Work task:
All lines from the line containing "Anhydrobiosis was first" up to and including the last line of the entries must be written out exactly, with no others.

Material shown:
--- START ---
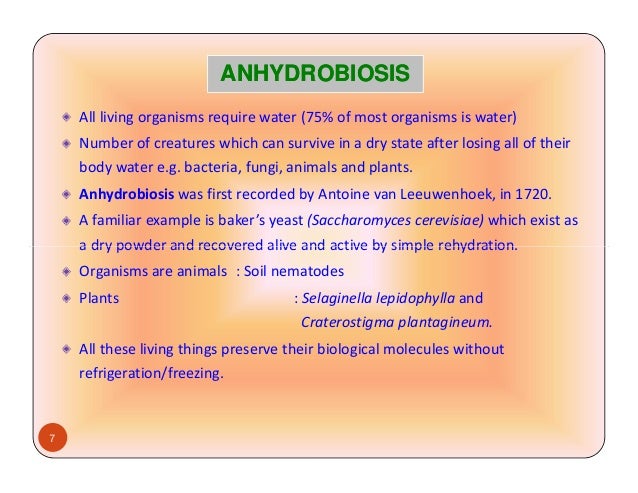 ANHYDROBIOSIS

All living organisms require water (75% of most organisms is water)

Number of creatures which can survive in a dry state after losing all of their body water e.g. bacteria, fungi, animals and plants.

Anhydrobiosis was first recorded by Antoine van Leeuwenhoek, in 1720.

A familiar example is baker's yeast (Saccharomyces cerevisiae) which exist as a dry powder and recovered alive and active by simple rehydration.

Organisms are animals : Soil nematodes

Plants : Selaginella lepidophylla and Craterostigma plantagineum.

All these living things preserve their biological molecules without refrigeration/freezing.

7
--- END ---
Answer to the problem:
Anhydrobiosis was first recorded by Antoine van Leeuwenhoek, in 1720.

A familiar example is baker's yeast (Saccharomyces cerevisiae) which exist as a dry powder and recovered alive and active by simple rehydration.

Organisms are animals : Soil nematodes

Plants : Selaginella lepidophylla and Craterostigma plantagineum.

All these living things preserve their biological molecules without refrigeration/freezing.

7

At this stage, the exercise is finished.